Os professores das escolas privadas foram formados nas mesmas escolas dos professores das escolas do estado, as salas das escolas privadas são feitas das mesmas paredes (às vezes piores) que as das escolas do estado e, pasme-se, as escolas privadas têm exatamente a mesma influência sobre o ambiente socioeconómico que as rodeia que as escolas do estado: nenhuma. Mas uns sabem que daquilo que não depende deles, não podem fazer nada, apenas têm de ser melhores amanhã do que foram hoje. Outros acham que aquilo que não depende deles serve de desculpa para não terem de ser melhores. Se os primeiros desaparecem se não melhorarem, os segundos continuam a desfilar avenida abaixo a gritar por injustiças.
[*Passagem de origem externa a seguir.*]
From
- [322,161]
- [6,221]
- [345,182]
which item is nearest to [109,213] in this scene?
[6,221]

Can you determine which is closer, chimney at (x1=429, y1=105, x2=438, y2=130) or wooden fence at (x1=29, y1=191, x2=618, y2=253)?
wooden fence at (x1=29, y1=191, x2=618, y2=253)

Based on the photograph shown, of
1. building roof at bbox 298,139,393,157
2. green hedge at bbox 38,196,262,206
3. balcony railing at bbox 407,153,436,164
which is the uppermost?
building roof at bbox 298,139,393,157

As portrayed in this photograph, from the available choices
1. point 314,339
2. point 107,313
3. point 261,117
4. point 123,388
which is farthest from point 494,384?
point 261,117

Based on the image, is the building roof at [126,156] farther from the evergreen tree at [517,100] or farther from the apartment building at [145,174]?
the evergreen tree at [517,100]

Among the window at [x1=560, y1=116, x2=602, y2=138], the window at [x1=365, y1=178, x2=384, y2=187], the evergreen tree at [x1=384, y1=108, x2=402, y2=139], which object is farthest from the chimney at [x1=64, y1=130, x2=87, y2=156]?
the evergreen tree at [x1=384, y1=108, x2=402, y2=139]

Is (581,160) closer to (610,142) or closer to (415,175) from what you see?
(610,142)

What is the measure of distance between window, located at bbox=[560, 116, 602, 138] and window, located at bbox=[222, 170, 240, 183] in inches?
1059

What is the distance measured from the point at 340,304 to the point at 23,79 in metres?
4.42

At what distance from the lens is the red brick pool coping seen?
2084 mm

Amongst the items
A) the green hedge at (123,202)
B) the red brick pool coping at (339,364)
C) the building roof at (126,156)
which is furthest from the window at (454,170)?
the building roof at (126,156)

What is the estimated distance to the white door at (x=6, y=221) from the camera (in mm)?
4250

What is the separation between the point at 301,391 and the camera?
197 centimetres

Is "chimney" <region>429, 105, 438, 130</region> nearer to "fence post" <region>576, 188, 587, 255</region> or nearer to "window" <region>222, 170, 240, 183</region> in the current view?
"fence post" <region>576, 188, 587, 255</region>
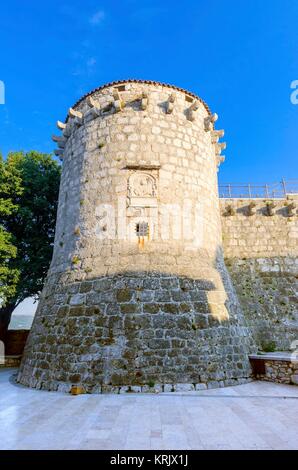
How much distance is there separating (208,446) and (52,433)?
216 cm

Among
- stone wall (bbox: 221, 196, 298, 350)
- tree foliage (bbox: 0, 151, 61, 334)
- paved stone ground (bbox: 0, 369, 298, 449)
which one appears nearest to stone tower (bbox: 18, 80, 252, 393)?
paved stone ground (bbox: 0, 369, 298, 449)

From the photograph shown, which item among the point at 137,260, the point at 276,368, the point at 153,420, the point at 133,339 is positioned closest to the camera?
the point at 153,420

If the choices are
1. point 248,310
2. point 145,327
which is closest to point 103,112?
point 145,327

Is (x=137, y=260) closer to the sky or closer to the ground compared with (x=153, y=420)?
closer to the sky

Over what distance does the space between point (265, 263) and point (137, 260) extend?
255 inches

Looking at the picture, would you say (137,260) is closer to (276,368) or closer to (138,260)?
(138,260)

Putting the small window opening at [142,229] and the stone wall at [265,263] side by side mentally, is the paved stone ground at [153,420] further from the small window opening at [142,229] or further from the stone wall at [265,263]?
the stone wall at [265,263]

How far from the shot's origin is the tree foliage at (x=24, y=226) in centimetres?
1191

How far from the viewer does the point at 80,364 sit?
6773 millimetres

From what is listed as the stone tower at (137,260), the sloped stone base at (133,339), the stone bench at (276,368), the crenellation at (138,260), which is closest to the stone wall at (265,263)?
the crenellation at (138,260)

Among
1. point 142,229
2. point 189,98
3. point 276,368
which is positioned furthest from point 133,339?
point 189,98

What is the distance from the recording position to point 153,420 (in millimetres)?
4555

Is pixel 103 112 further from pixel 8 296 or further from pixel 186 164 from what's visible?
pixel 8 296

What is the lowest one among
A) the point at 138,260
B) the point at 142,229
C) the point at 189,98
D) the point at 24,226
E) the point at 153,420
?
the point at 153,420
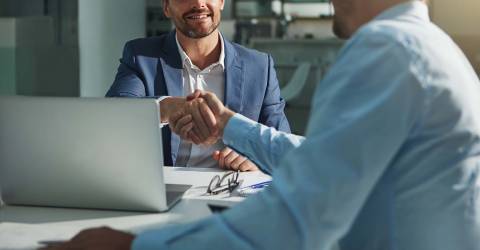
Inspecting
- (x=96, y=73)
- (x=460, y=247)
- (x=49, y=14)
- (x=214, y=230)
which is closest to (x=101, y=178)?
(x=214, y=230)

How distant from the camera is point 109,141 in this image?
1.39 meters

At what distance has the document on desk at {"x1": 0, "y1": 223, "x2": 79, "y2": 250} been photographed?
1217 mm

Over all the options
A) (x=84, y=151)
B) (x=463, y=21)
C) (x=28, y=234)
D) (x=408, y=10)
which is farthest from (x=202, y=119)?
(x=463, y=21)

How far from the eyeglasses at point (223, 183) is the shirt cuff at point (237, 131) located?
150 mm

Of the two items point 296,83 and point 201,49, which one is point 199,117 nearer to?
point 201,49

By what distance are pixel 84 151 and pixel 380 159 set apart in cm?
74

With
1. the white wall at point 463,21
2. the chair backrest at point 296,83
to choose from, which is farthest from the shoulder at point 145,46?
the chair backrest at point 296,83

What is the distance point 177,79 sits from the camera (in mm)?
2400

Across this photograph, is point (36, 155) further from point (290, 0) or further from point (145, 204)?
point (290, 0)

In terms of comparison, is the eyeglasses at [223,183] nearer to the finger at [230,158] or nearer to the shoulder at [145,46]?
the finger at [230,158]

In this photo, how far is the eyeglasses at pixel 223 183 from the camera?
1.68 meters

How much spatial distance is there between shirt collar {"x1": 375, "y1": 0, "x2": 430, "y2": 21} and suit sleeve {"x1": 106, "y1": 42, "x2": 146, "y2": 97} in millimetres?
1429

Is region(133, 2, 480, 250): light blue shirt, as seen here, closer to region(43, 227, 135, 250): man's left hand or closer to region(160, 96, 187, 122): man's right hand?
region(43, 227, 135, 250): man's left hand

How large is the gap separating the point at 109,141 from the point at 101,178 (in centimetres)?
9
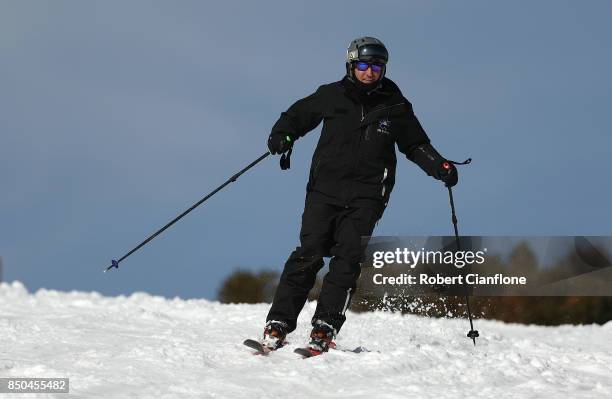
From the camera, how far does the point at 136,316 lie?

Não é complicado perceber que algo de substancialmente diferente tem de ser feito nas escolas do estado em termos de gestão. Se, por razões ideológicas patetas (há outras?) é complicado privatizar, então passem a gestão da escola para as autarquias. Extinga-se o quadro nacional de professores que ninguém gere, criado por um computador com base em critérios que nada têm a ver com o sucesso dos alunos, e deixem cada uma das escolas ser melhor amanhã do que foi hoje, que cada uma olhe para os rankings da mesma forma que os chineses: hoje estamos aqui, amanhã queremos estar ali. Todas as escolas têm os seus problemas, mas o problema das escolas do estado é serem geridas por quem são.
Ah, os franceses acabaram por aceitar o ranking e proceder à fusão de universidades que vieram a ocupar o lugar que os franceses legitimamente aspiravam a ter.